I will do my best to make this as brief, as clear, and as applicable as possible.
A fine teacher I know was complaining about a troublesome student who chronically teeters on the edge of insubordination and disrepect. Often, the princess in question will try to camouflage a personal oversight or error of omission on her part by claiming that the teacher had failed to adequately explain, notify, or remind the student of her responsiblities.
"You should have reminded us," she will say - or - "if you had taught that better I would have understood."
In each case, the student is using a simple dynamic: blame someone else for her error.
I say, ignore the tendency to respond by being affronted by the disrespect lurking in the shadows, or even the defiance standing at full attention. Address the challenge head on.
"Well Susie," the teacher might say, "Let's test the theory."
"Class, I need you to answer the next few questions as honestly as possible? How many of you remember how I notified you that the homework/project/assignement was due today?"
"You told us Wednesday in class."
"It's on the board right behind you."
"Don't you have all the assignments posted on your web page?"
"I put it in my agenda book."
"Question two: Does anyone have an idea for how I might make it easier for everyone to remember their due dates and assignment schedule?"
"You could put in on a calendar."
"You could tell us to write it in our agenda books."
"You could send us an email or a text."
Now, of course, most teachers are not going to want to send out assignment alerts via email or text, but you get the idea.
I think early in the school year, teachers should review a small number of rules for classroom engagement. Something like this:
1. Bring required materials.
2. Copy assignments from the board during class warm-up or closure period.
3. Adrress absolutely everyone respectfully while in the confines of the classroom, including the teacher.

- **RECORDED DATA**
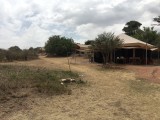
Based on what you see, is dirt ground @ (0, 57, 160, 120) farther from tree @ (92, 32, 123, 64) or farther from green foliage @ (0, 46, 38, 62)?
green foliage @ (0, 46, 38, 62)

- **PROMPT A**
Put this sentence from the post about student excuses into Spanish: "In each case, the student is using a simple dynamic: blame someone else for her error."
- **PROMPT B**
Carry the post about student excuses forward from its last sentence.
The lines above have nothing to do with the post about student excuses.

- **OUTPUT A**
En cada caso, la estudiante está usando una dinámica simple: culpar a otra persona por su error.

- **OUTPUT B**
Then ask the students what other rules they think should be followed, and how they should be enforced. The funny thing is that invariably, the students know how school should work, and their mechanism for enforcement and penalties for irresponsibility are often mre severe than the teacher can or will enforce.
Also important: the class need not adopt all the suggestions. The teacher can simply explain where the suggestions are inappropriate, and offer alternatives to the unsupportable ideas. In the end, the teacher is still the authority for which rules and expectations will stand.
The value of the exercise at the early part of a year or semester is that academic indifference - or even the disrespectful comments noted in the intro. - can be bluntly and directly addressed when they occur.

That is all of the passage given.